Direction: Return the lines of the material verbatim, from the line containing "As captured by" through the final line of the material, including both.

Extracted records:
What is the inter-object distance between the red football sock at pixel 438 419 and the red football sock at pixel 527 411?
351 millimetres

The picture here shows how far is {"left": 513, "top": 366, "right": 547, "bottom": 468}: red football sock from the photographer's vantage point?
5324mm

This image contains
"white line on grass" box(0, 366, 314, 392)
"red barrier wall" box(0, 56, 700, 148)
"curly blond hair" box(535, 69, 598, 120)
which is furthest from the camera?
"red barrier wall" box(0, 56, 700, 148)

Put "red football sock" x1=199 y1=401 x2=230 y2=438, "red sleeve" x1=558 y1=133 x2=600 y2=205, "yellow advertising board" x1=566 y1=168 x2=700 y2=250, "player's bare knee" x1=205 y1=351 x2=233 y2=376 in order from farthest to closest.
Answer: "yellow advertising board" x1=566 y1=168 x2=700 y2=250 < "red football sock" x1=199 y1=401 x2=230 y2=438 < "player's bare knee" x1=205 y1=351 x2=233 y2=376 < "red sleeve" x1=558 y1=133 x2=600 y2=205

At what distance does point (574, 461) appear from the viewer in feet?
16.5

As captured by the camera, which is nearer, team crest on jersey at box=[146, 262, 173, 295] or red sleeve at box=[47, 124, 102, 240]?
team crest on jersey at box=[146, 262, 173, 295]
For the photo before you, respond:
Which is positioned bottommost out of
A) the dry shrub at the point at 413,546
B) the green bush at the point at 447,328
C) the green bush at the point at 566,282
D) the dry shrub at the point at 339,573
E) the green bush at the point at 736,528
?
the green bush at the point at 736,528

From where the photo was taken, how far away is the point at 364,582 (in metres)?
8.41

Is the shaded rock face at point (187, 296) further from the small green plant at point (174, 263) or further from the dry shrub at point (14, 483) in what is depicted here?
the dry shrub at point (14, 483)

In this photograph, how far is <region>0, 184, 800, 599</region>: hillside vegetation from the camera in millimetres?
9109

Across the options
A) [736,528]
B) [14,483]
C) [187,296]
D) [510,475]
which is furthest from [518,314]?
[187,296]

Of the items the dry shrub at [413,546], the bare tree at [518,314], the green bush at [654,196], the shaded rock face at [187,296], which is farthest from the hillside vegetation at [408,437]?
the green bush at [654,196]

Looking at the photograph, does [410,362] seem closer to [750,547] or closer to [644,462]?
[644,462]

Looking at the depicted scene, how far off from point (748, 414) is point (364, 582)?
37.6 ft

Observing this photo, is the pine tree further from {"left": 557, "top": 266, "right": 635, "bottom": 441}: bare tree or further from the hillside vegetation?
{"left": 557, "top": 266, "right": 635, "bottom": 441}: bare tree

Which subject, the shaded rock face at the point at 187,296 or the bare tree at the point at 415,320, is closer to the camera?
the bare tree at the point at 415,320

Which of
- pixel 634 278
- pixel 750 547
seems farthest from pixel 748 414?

Answer for this exercise:
As captured by the camera, which is nearer, team crest on jersey at box=[146, 262, 173, 295] or red sleeve at box=[47, 124, 102, 240]?
team crest on jersey at box=[146, 262, 173, 295]
For the photo before you, respond:
Which is positioned bottommost out of
A) the dry shrub at the point at 413,546
B) the green bush at the point at 447,328
C) the green bush at the point at 566,282
D) the dry shrub at the point at 339,573
E) the green bush at the point at 736,528
?
the green bush at the point at 736,528

From where the photo was taken, how far away is the point at 364,582 (in metres)?
8.41

Is the shaded rock face at point (187, 296) further from the small green plant at point (174, 263) or further from the dry shrub at point (14, 483) in what is depicted here?
the dry shrub at point (14, 483)

In this photograph, how far is <region>0, 184, 800, 599</region>: hillside vegetation from the camera in millimetres?
9109

Across the options
A) [736,528]
B) [14,483]
C) [187,296]
D) [510,475]
which is furthest from [518,314]?
[187,296]

Of the items the dry shrub at [413,546], the bare tree at [518,314], the green bush at [654,196], the shaded rock face at [187,296], which is farthest from the hillside vegetation at [408,437]?
the green bush at [654,196]

Looking at the photograph, does [410,362] seem closer to [750,547] or closer to [644,462]?
[644,462]

Looking at the depicted scene, how far off from point (748, 414) is point (364, 582)?
37.6 ft

Observing this photo, is the pine tree further from {"left": 557, "top": 266, "right": 635, "bottom": 441}: bare tree or further from the hillside vegetation?
{"left": 557, "top": 266, "right": 635, "bottom": 441}: bare tree

Which subject, the shaded rock face at the point at 187,296 or the bare tree at the point at 415,320, is closer to the camera?
the bare tree at the point at 415,320

Which of
- pixel 634 278
- pixel 750 547
seems farthest from pixel 748 414?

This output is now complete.